Mientras recorría el interminable vestíbulo hasta la puerta de su vuelo, llamó a Sheridan Kline. Se puso Ellen Rackoff.

—Estará en el tribunal toda la tarde—dijo—. Imposible interrumpirlo.

—¿Y Stimmel?

—Creo que está en su oficina. ¿Prefiere hablar con él que conmigo?

—Es una necesidad, no una preferencia personal. —A Gurney la idea de querer hablar con aquel ayudante implacablemente adusto de Kline no le entraba en la cabeza—. Hay un asunto de suma urgencia del que va a tener que ocuparse, si Sheridan está ocupado.

—Muy bien, vuelva a llamar otra vez a este número. Si no lo cojo yo, le saltará a él.

Gurney siguió las instrucciones de Ellen Rackoff y, al cabo de treinta segundos, Stimmel cogió el teléfono con una voz que irradiaba todo el encanto de una ciénaga.

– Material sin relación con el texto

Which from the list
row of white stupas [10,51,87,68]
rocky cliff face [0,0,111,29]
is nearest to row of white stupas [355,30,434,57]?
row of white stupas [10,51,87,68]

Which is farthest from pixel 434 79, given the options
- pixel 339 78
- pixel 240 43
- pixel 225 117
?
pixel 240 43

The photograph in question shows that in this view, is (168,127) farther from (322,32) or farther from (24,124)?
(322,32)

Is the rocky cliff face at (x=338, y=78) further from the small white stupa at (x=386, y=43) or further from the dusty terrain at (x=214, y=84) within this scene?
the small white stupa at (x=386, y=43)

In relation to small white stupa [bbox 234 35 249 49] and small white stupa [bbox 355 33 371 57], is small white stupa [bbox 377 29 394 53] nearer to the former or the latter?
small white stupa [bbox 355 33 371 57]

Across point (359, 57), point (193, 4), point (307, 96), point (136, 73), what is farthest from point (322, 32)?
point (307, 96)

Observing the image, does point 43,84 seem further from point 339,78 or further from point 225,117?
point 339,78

Gurney le contó lo suficiente de la historia para explicar su visión del caso en ese momento: que era presumiblemente enorme, que combinaba elementos de eficiencia despiadada con enajenación sexual, que Héctor Flores, Jordan Ballston y las muertes conocidas hasta el momento eran solo las piezas visibles de un monstruo subterráneo, y que si quince o veinte exalumnas de Mapleshade habían desaparecido, había posibilidades de que todas ellas aparecieran violadas, torturadas y decapitadas.